7C’est la poétique des psaumes — sollicitant le sensible et aimant l’anamorphose — qui est alors approfondie par l’orateur sacré, en une démarche que Claudel retrouvera d’ailleurs avec brio. On peut même aller jusqu’à observer une certaine psychologisation des personnages bibliques s’animant dès lors sous nos yeux — ici dans L’Amour de Madeleine :
Une lumière soudaine et pénétrante brille aux yeux de Madeleine : une flamme toute pure et toute céleste commence à s’allumer dans son cœur ; une voix s’élève au fond de son âme, qui l’appelle, par plusieurs cris redoublés, aux larmes, aux regrets, à la pénitence. Elle est troublée et inquiète…
8C’est pourtant musicalement que Bossuet est sans doute le plus génial — lui qui ne goûtait cependant guère l’univers de la musique (mais peut‑être cela n’est‑il paradoxal qu’en apparence, tant il est vrai qu’on ne peut être brillant en littérature que si l’on considère toute chose en‑dehors de la littérature comme du temps — songeons à Proust) :
« Il deviendra [4], dit Tertullien [4], un je ne sais quoi [5] qui n’a plus de nom [5] dans aucune langue [5] ; tant il est vrai [4] que tout meurt en nous [5] jusqu’à ces termes funèbres [7] par lesquels on désignait [7] ses malheureux restes [5] » (« Sermon sur la mort », Carême du Louvre, 1662).

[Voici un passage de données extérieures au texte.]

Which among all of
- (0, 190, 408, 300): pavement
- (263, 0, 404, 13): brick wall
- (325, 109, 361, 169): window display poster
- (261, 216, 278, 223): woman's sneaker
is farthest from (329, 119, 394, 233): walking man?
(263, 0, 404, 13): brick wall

9Agnès Lachaume analyse minutieusement ces effets (le tableau de quelques premières phrases du sermonnaire, à la page 481, ou celui des mesures périodiques dans le " sermon du mauvais riche ", à la page 517, sont à cet égard tout‑à‑fait bienvenus), en l’associant au travail de l’allitération mis en rapport, admirablement, avec les originaux de la Vulgate (« Marthe, Marthe, dit‑il, tu es empressée et tu te troubles dans la multitude » — nous renvoyons le lecteur aux formidables pages 487 à 503, propres à ravir le rhétoricien comme le spirituel, ou les deux en même temps), et en notant joliment que « le latin ecclésial et l’hymnologie traditionnelle colorent musicalement la parole prédicative de Bossuet » (p. 486). Si rhétorique de l’impetus et dynamisme du désir sont bel et bien indissolubles, on peut voir s’animer ici le grand style tel que le xviie siècle classique l’a imaginé.